As Lars von Trier’s newest production The House That Jack Built begins shooting in Sweden this week, the provocative Danish helmer held his first press conference since his infamous Nazi outburst incident in Cannes 2011, after which he was declared “persona non grata” by festival organizers.

Speaking in a village hall earlier this week joined by Matt Dillon and Uma Thurman, a rather nervous von Trier spoke to reporters about the casting process of his new title, The Guardian and Danish broadcaster DR report. “There were so many people we sent the script to who said they would do anything to work with me … except this script,” he quipped. “And then there were two who said yes, and I asked, ‘Are you sure?’ and they said, ‘Yeah, yeah, yeah.’ I think we should make a little test of their reading abilities.”

After Sweden, filming on The House That Jack Built moves to Copenhagen in May. The story follows highly intelligent Jack (Dillon) over a span of 12 years, introducing five incidents along the way that define his development as a serial killer. Told from Jack’s point of view, he sees each murder as an artwork in itself, even though his dysfunction gives him problems in the outside world and an inevitable police intervention draws closer and closer.

Never one who enjoys the limelight, von Trier told DR that being on set again made him anxious and that House That Jack Built potentially could be his last time in the director’s chair. “I feel like sh*t,” he said. “I have so much anxiety. I think I’m getting too old for this. Just to work on the set and rush around with some actors, even though they are very sweet, it is a challenge of dimensions.

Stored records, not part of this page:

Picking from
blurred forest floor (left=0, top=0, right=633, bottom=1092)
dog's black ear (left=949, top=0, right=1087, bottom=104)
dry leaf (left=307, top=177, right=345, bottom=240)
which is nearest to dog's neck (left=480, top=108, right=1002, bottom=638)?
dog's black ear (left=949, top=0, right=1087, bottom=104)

I don’t think I can make any more films after this one.”

At the news conference, von Trier also hinted there was a plan to unveil The House That Jack Built at an event in 2018 saying, “I have talked to the people I know in Cannes and … yeah, maybe.”

It’s clearly too early to draw any conclusions; the lineup for Cannes’ 2017 event is still underway, never mind 2018. Von Trier has yet to return to Cannes following his remarks at a press conference for Melancholia, where he said he “sympathized” with Hitler.

Von Trier had been a Cannes darling until the controversial event in 2011. He won the Palme d’Or in 2000 for his musical Dancer In The Dark and also the Grand Jury Prize in 1996 for Breaking The Waves. Kirsten Dunst and Charlotte Gainsbourg won Best Actress at the festival for their respective roles in Melancholia and Antichrist. Bjork also won Cannes Best Actress for Dancer In The Dark.

Since the Cannes hubbub, he appeared via computer screen in Venice in 2014 and at the Berlin Film Festival that year sporting a “Persona Non Grata” T-shirt for the world premiere of the director’s cut of Nymphomaniac Vol. 1.